Winner, John Lyman Award, North American Society for Oceanic History
Winner, Heritage Book Award, Maryland Historic Trust
First Place, Professional Scholarly Books, 25th Annual New York Book Show
Harvested for food, harnessed for power, and home to more than 3,600 species of plants, fish, and animals, the Chesapeake Bay and its tributaries have long been essential to the sustainability and survival of the region’s populations. Historian William S. Dudley explores that history in an engaging and comprehensive account of Maryland’s storied maritime heritage.
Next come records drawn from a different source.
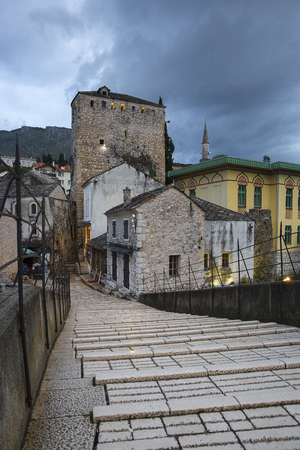 stone stairs of Old Bridge or Stari Most crossing the Neretva River, Mostar, Bosnia and Herzegovina. The Old Bridge was destroyed on 9 November 1993 by Croat military forces during the Croat–Bosniak War.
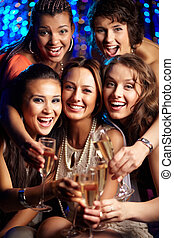 Party in full swing - Vertical shot of girls having fun at...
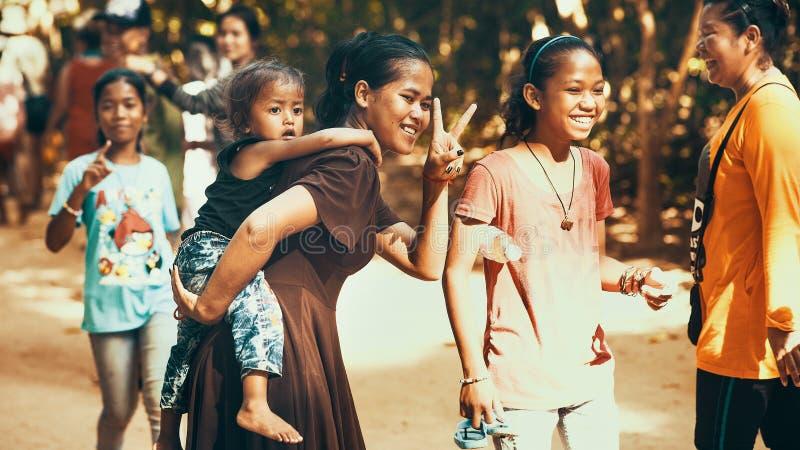 Muchachas no identificadas con los niños de la sonrisa camboyana imagen de archivo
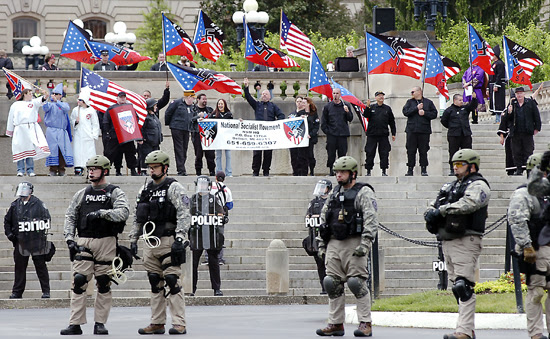 Th neo Nazi National Socialist Movement and the Loyal White Knights of the Ku Klux Klan rally at the North Carolina Capitol in April 2012. The same two groups are scheduled to gather at the South Carolina capitol on Saturday July 18, 2105.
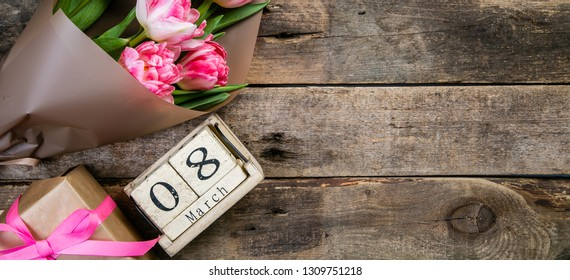 Women's day concept - calenday 8th march , present, flowers, copy space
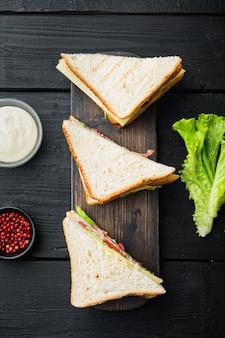 Zelfgemaakte club sandwich met kalkoen, op zwarte houten tafel, bovenaanzicht
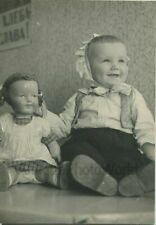 Russian happy smiling baby posing with large doll vintage toy photo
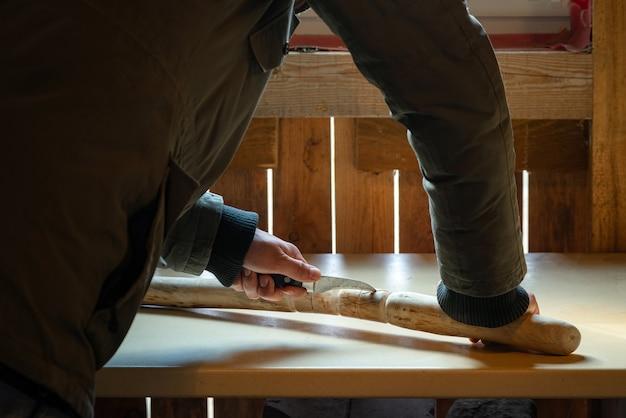 Processo dell'uomo che fa il bastone da passeggio in legno all'interno durante la quarantena. intagliare un bastone di legno sul tavolo usando un coltello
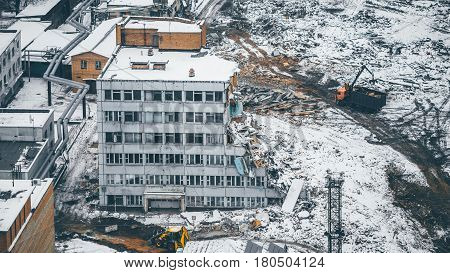 View from high point of dismantling and demolition of a multi-storey house in residential district: construction machinery piles of garbage powdered with snow heavy machinery around winter cloudy day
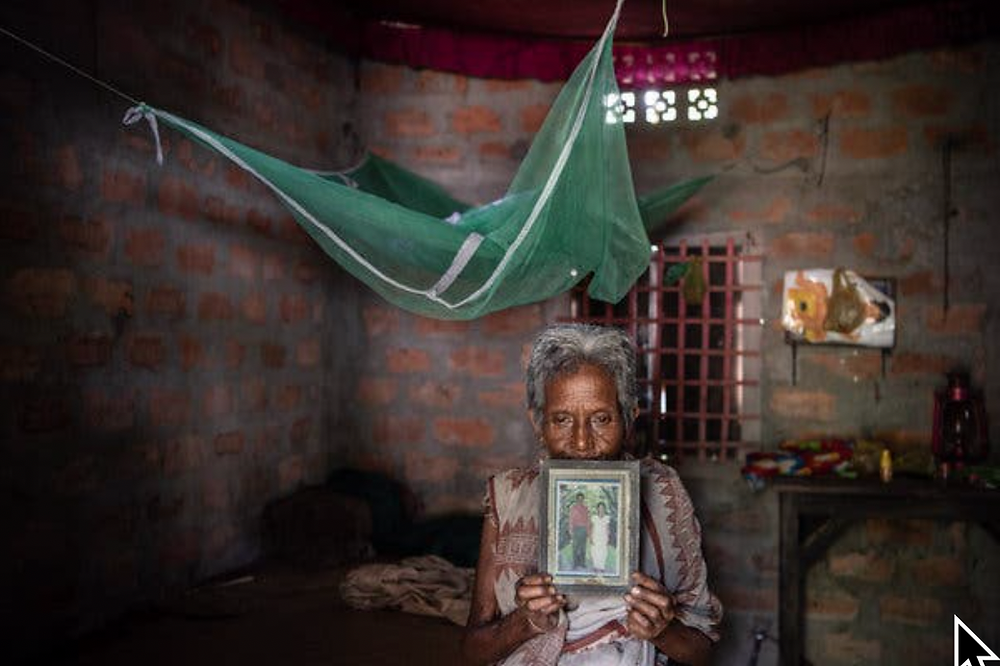 Beros Moni Das holds a photograph of her son Bhaben Das, who she said killed himself at age 50 after he was left off a registry of confirmed Indian citizens.Credit Saumya Khandelwal for The New York Times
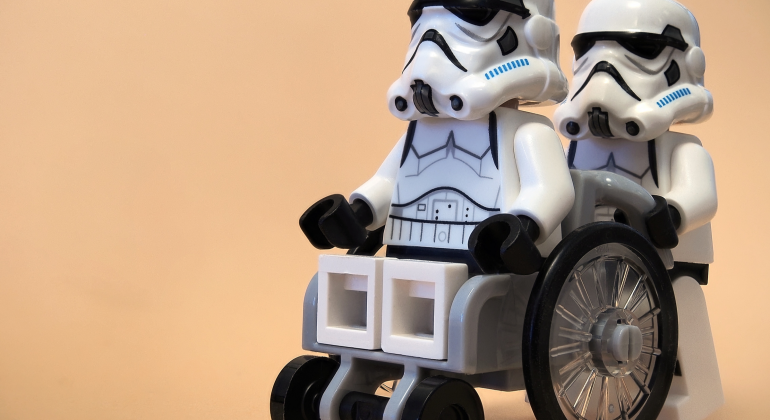 storm trooper in a wheel chair getting pushes by another storm trooper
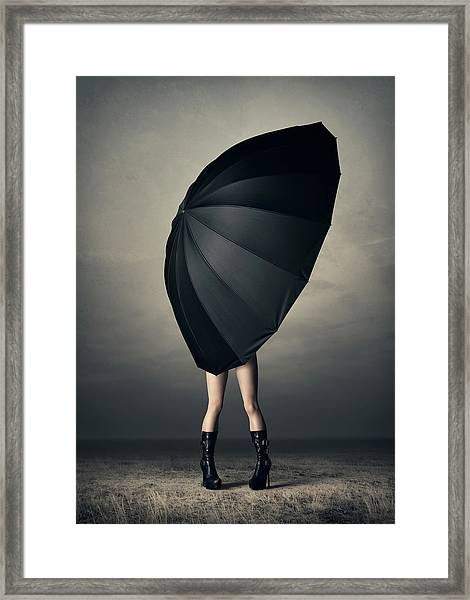 Woman With Huge Umbrella Framed Print
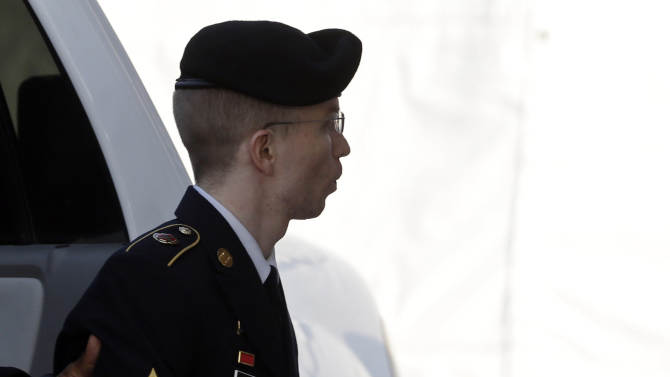 Army Pfc. Bradley Manning is escorted into a courthouse in Fort Meade, Md., Tuesday, Aug. 20, 2013, before a hearing in his court martial. A prosecutor recommended in closing arguments Monday that Manning should spend 60 years in prison for giving classified material to WikiLeaks. A U.S. military judge was set to deliberate the sentence of Manning on Tuesday for the largest leak of classified information in the country's history. (AP Photo/Patrick Semansky)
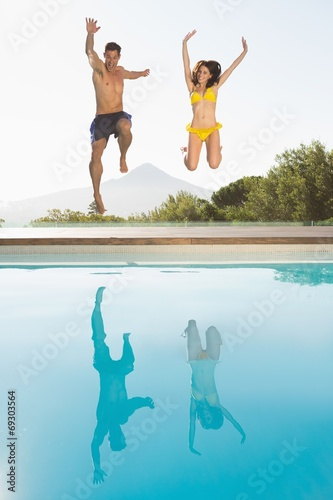 canvas print picture Cheerful couple jumping into swimming pool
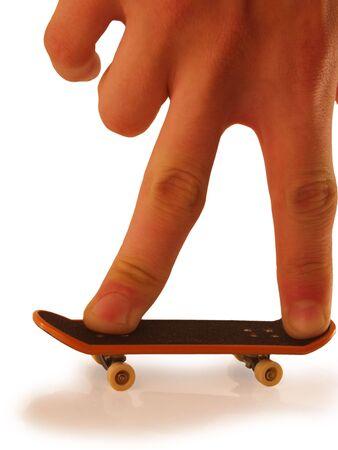 Riding on a miniature toy skateboard. On a white background. photo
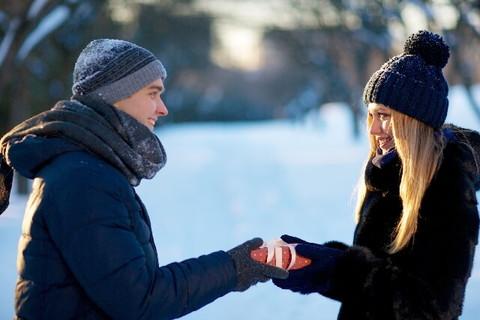 雪景色の中でプレゼントを手渡す女性と受け取る男性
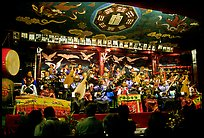 Naxi orchestra in Dayan Naxi concert hall. Lijiang, Yunnan, China ( color)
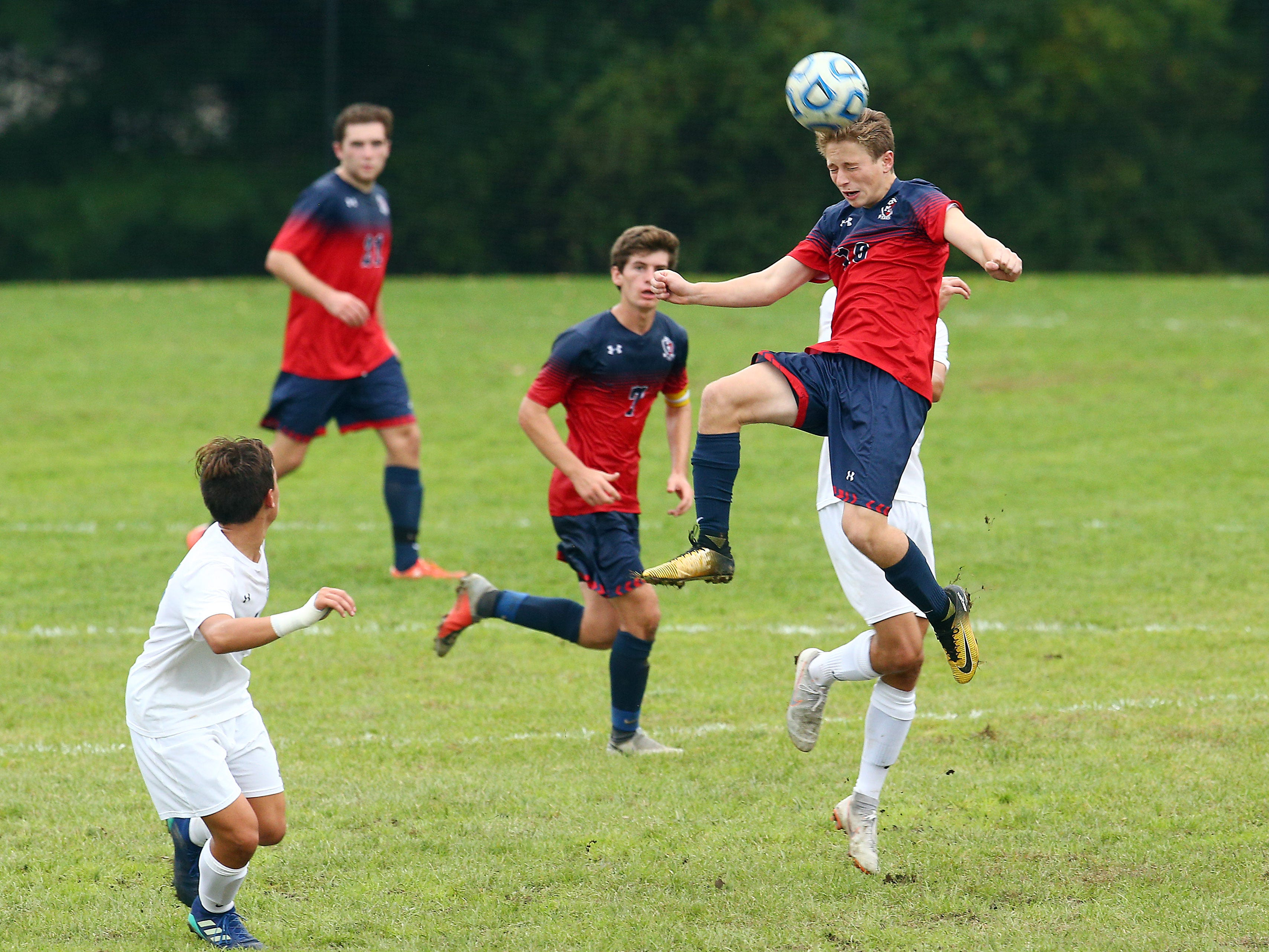 Mendham's Zach Skuraton heads the ball vs. Chatham during their NJAC-American boys soccer match. October 2, 2018, Mendham, NJ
Dudley paints a vivid picture of Maryland’s maritime past in its broadest scope, exploring the complex and nuanced interactions of humans, land, and water through descriptions of shipbuilding, steam technology, agricultural pollution, commercial and passenger transportation, naval campaigns, watermen, crabbing, and oystering. He also discusses the evolution of recreational boating—yachting, cruising, and racing—and the role of underwater archaeology in uncovering the bay's shipwrecks. These interactions become chapters in the larger story of Maryland’s waterways, a story that Dudley tells through insightful prose and stunning illustrations.
This rich history of Maryland's waterways reveals how human enterprise has affected—and been affected by—the Chesapeake Bay and its tributaries.